• Passage provided:
.....
Here’s something I’ve been thinking about lately:
 
What difference does Jesus make in your life?
 
Not long ago, I came across an interview with a pastor who said that it wouldn’t affect her faith in the least if there were definitive proof that Jesus Christ never existed or wasn’t resurrected from the dead and certainly wasn’t God. In fact, this pastor argued, such belief takes greater faith than holding to the orthodox beliefs about Jesus (that he is fully God and the second member of the Trinity, born of a virgin, lived a perfect life, died for our sins, was raised from the dead on the third day and is now seated at God’s right hand, to name a few). The Apostle Paul has some pretty strong words for such a view:
But if there is no resurrection of the dead, then not even Christ has been raised. And if Christ has not been raised, then our preaching is in vain and your faith is in vain… And if Christ has not been raised, your faith is futile and you are still in your sins. Then those also who have fallen asleep in Christ have perished. If in Christ we have hope in this life only, we are of all people most to be pitied. (1 Cor. 15:13–14, 17–19)
.....
• Records supplied:
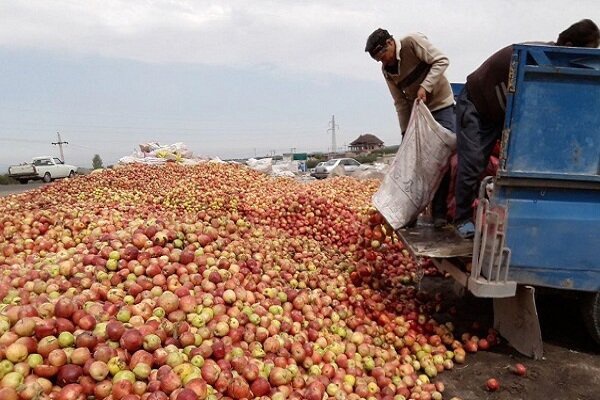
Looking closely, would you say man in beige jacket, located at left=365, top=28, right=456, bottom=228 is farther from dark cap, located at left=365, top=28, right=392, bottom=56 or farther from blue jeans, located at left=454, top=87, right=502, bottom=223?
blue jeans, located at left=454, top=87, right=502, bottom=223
.....
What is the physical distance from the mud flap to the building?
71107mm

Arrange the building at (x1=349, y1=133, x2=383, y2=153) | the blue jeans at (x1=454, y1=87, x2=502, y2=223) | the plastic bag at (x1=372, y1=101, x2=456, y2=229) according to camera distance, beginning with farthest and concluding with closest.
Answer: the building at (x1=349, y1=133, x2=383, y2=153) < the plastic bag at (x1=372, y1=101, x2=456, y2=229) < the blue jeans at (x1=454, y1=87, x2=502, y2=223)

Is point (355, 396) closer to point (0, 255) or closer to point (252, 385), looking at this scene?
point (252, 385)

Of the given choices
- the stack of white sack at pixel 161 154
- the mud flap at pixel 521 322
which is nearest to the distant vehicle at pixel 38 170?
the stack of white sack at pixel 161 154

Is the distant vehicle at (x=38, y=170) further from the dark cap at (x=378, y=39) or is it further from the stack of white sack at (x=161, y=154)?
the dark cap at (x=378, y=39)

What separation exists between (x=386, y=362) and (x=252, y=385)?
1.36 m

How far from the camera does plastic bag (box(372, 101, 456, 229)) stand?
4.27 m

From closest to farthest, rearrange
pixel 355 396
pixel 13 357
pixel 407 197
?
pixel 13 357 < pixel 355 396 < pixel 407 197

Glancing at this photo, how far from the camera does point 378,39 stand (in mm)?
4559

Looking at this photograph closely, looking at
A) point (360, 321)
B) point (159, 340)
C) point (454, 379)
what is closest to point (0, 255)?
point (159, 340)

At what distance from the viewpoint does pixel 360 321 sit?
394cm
.....
• Set of tasks:
A. In the passage on faith in Jesus, what steps lead Paul to say that preaching and faith would be in vain? Answer in one to three sentences.
B. In the passage on faith in Jesus, what did the pastor in the interview argue about belief that doesn't hold the orthodox views of Jesus?
The listing has nothing to do with these tasks.

• Answers:
A. Paul reasons that if there is no resurrection of the dead, then not even Christ has been raised. If Christ has not been raised, then the preaching is in vain and the faith is in vain.

B. She argued that such belief takes greater faith than holding to the orthodox beliefs about Jesus.